[Collected data]
— BEGIN —
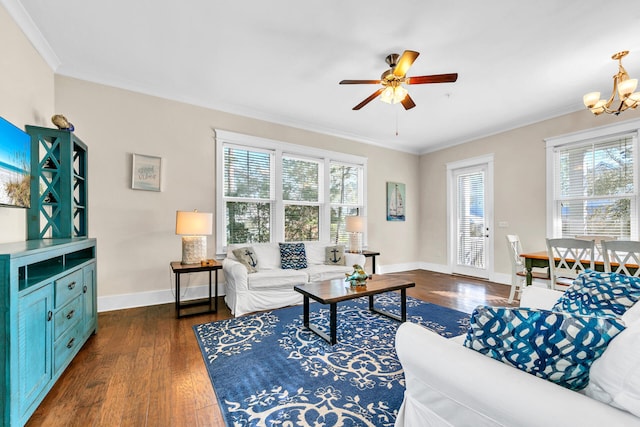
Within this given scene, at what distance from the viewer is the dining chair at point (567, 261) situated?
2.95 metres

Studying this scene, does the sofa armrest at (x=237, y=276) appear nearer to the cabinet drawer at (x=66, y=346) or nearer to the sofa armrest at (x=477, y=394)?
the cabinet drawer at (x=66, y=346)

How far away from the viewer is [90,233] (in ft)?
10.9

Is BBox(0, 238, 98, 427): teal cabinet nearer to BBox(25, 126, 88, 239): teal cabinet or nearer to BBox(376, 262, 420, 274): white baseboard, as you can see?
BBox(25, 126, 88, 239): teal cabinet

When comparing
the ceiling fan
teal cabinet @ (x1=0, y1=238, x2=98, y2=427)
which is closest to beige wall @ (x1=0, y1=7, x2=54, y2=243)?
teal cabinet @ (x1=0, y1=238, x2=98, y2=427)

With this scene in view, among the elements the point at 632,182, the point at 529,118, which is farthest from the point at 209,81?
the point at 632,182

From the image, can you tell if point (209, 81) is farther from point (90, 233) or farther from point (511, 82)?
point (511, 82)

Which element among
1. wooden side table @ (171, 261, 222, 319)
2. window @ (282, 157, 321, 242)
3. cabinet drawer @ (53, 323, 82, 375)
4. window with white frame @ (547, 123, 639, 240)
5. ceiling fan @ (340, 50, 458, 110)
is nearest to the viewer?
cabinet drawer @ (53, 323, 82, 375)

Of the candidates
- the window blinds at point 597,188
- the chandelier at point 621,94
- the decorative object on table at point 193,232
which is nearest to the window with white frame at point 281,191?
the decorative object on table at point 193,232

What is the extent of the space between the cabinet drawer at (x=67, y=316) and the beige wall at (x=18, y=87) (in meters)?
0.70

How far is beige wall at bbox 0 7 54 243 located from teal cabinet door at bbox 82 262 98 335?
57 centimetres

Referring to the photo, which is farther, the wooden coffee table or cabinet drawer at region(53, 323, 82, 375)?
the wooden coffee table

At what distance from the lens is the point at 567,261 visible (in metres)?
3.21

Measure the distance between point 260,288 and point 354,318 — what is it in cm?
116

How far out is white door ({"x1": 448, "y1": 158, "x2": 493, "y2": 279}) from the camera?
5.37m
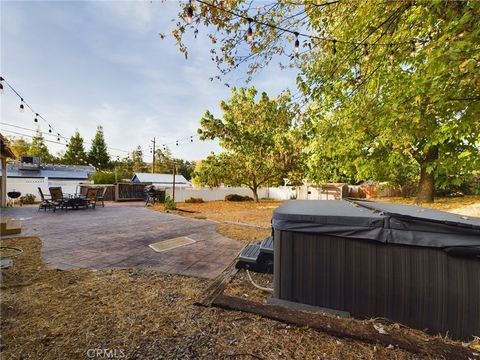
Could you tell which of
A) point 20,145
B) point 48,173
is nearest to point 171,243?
— END —
— BEGIN —
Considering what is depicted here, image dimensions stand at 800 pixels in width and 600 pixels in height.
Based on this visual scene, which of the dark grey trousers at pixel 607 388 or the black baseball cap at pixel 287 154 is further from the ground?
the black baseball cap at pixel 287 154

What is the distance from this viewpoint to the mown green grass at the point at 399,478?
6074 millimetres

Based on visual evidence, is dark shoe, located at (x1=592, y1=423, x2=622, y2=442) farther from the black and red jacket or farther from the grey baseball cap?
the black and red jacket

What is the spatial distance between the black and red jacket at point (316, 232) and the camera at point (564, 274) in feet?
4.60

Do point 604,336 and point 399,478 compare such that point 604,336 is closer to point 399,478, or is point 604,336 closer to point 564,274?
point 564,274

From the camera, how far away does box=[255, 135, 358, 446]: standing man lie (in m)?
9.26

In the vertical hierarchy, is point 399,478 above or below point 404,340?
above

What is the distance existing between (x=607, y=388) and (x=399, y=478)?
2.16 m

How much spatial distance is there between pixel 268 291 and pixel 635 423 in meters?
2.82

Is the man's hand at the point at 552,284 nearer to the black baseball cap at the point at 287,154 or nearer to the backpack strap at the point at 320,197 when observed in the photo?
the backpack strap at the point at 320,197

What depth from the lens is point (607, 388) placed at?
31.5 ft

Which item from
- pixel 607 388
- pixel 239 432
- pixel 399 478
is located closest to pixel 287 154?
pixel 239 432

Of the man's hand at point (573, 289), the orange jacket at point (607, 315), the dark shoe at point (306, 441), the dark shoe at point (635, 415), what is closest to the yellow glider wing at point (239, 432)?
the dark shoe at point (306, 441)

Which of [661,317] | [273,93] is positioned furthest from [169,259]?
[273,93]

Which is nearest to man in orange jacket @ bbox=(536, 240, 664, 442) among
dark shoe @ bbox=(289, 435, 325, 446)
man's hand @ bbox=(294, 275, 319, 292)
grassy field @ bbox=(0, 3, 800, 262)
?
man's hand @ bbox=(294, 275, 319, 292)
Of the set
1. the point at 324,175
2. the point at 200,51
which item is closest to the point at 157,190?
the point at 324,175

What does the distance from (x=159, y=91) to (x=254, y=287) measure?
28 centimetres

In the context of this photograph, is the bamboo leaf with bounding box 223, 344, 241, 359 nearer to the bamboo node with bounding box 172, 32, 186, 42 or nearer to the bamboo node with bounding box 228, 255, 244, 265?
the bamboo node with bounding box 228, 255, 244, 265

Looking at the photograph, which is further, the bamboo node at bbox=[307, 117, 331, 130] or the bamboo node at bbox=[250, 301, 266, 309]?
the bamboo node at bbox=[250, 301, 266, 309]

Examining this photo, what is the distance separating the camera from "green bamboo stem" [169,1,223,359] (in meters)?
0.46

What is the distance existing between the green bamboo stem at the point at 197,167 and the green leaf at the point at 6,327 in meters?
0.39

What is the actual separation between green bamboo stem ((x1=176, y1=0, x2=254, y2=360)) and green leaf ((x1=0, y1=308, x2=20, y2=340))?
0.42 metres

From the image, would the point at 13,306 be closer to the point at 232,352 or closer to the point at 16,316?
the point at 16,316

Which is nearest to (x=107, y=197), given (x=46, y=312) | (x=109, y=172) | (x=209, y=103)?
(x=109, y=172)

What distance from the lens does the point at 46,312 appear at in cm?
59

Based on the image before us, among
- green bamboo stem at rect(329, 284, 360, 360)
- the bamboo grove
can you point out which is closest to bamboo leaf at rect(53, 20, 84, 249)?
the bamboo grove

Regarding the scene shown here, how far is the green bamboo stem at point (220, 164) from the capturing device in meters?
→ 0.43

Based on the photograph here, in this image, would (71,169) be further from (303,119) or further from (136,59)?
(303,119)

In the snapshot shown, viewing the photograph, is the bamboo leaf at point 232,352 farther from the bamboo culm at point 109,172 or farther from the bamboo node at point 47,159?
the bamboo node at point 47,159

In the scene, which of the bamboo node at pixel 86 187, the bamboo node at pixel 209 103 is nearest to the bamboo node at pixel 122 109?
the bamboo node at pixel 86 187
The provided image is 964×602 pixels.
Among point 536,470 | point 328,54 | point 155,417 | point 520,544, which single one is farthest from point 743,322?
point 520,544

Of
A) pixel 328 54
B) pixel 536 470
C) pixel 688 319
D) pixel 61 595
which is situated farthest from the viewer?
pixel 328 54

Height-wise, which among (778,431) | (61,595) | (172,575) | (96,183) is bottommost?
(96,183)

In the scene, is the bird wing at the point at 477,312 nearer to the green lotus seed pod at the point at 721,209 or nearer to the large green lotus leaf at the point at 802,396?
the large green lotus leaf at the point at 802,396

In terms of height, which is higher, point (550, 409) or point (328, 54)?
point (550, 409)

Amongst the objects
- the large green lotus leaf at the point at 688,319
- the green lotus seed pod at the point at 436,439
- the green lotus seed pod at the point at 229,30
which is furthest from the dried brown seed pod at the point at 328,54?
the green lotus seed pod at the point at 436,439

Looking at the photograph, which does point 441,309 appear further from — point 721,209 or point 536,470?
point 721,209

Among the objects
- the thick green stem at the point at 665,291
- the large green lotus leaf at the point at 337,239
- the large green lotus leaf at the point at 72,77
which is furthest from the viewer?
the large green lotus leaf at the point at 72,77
— END —
Written request
Reproduce the records starting with the line that contains "At what distance from the lens" and going on through the line that contains "is nearest to point 171,243?", requests included, with every distance in the answers shifted up by 65. Leave the pictures out of your answer.

Written reply
At what distance from the lens is the point at 567,261 visible (in metres)?
68.21

Measure the distance between point 260,288 and point 354,318 — what is it in cm?
181

How far out is white door ({"x1": 448, "y1": 158, "x2": 493, "y2": 279}) from the camera?
70.37m
Could you tell which of
A) point 20,145
B) point 48,173
is nearest to point 171,243?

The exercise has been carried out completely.